Diagnosing the future of medical apps
The smartphone-based health and medical app market is growing fast and insurers need to be aware of its potential, says FibriCheck’s Bieke Van Gorp.
“It’s clear that there will be a continuing increase in the use of phone-based health and medical apps by consumers because this is the only kind of scalable tool that will be around for the foreseeable future,” says Bieke van Gorp, co-founder and Chief Business Development Officer of FibriCheck. “While this could change in the longer term when new personal devices evolve, the reality is that today most people – including those over 50 for whom medical apps often bring the most value – have access to smartphones.”
It follows that such phone-based apps hold great potential for health insurers who want to get closer to their customers, says Van Gorp:
FibriCheck is an app that can be used to detect or monitor an irregular heart rhythm. Users measure their heart rhythm by placing a finger on the camera of their smartphone. The UK’s National Health Service describes it as “the world’s first medically certified app that prevents strokes through the remote detection and monitoring of heart rhythm disorders, specifically atrial fibrillation.”
The FibriCheck company works with a range of healthcare insurers and mutual health benefit societies to offer FibriCheck subscription fee refunds to their customers.
Spot the difference
As Van Gorp goes on to point out, it’s important for insurers looking to engage with health apps to differentiate between those that offer genuinely valuable health measurements and ubiquitous wellness apps: “Just a small proportion of currently available health apps are actually medical apps,” she says. “To become an accredited medical app means being subject to a regular audit from an external body and providing peer-reviewed medical data.”

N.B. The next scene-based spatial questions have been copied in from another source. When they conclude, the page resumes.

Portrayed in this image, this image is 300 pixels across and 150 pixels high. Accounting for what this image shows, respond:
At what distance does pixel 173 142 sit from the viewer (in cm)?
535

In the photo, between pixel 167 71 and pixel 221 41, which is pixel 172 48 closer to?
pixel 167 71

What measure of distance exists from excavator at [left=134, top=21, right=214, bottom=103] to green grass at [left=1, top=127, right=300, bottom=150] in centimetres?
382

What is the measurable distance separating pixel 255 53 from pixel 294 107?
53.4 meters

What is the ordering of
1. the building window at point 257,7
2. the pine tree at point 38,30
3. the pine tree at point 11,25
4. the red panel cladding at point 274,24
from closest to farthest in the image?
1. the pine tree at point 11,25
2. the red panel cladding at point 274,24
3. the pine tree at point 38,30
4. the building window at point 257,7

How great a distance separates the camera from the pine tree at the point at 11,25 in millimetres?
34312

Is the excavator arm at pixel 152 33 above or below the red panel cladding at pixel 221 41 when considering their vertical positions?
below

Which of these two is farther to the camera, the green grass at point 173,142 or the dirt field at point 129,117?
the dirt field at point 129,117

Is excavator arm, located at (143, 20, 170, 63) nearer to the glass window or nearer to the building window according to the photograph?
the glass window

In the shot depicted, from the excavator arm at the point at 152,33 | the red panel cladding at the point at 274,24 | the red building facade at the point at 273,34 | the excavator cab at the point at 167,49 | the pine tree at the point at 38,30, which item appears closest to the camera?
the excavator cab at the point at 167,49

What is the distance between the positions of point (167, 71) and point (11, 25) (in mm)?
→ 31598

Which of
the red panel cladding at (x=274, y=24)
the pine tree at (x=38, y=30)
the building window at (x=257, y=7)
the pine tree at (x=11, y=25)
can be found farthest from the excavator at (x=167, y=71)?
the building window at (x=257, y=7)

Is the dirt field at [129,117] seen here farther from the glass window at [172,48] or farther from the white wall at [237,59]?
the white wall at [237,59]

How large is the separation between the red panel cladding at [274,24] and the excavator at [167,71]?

Clearly, it’s in any insurer’s interest to ensure that apps do what they claim to do, but consumers are becoming more savvy too. Van Gorp says FibriCheck is supporting the EU’s Label2Enable project, which promotes adoption of the international CEN-ISO/TS 82304-2 specification and its quality label for health and wellness apps.
The company also works with the UK-based Organisation for the Review of Care and Health Apps (ORCHA), which advises consumers on choosing safe digital health apps.
Data concerns
Apps are frequently associated with data harvesting but Van Gorp advises caution over data for use in underwriting or claims management, for example. “Insurers are generally realistic in this area because consumers are understandably concerned about the data they want to share with their insurers,” she says. “Not only are people today reluctant to share data, it’s also possible that some people will share their data selectively.”
That said, she does see great value in offering customers a premium discount if they use preventive healthcare apps consistently over time - irrespective of the outcome.
Even more important, perhaps, is boosting customer satisfaction: “People with chronic obstructive pulmonary disease (COPD) symptoms are usually advised to monitor for arrhythmias, so for them, using a smartphone app means preventive treatment can be offered at the earliest opportunity,” she says. “Obtaining such hard, objective evidence that can be used to the insured’s advantage can only make them happier with their insurance and ultimately produce cost reductions on health systems.”
Future Developments
FibriCheck’s app is focused on heart health and atrial fibrillation but the company has plans to extend it into new diagnostic fields: “Over the past year, we have included symptom tracking and blood pressure monitoring, for example, and we keep exploring what value we can add in adjacent fields, such as COPD, diabetes (blood testing) and others.”
Regarding collaboration, Van Gorp observes that growing numbers of insurers want to add the FibriCheck functionality to their own apps:
“Our technology can be integrated seamlessly into insurers’ own health apps and this makes sense because they don’t always want their policyholders to use a separate app.”
So what is the overall outlook for the evolution of medical apps? Van Gorp says the smartphone is the preferred platform for FibriCheck’s app – but in theory the signal it uses can come from another source, such as watches, in-ear devices or even mirrors: “The uptake for such devices compared with phones is very low – but who knows what the next big thing will be. Will the phones we use today still be around in 15 years?”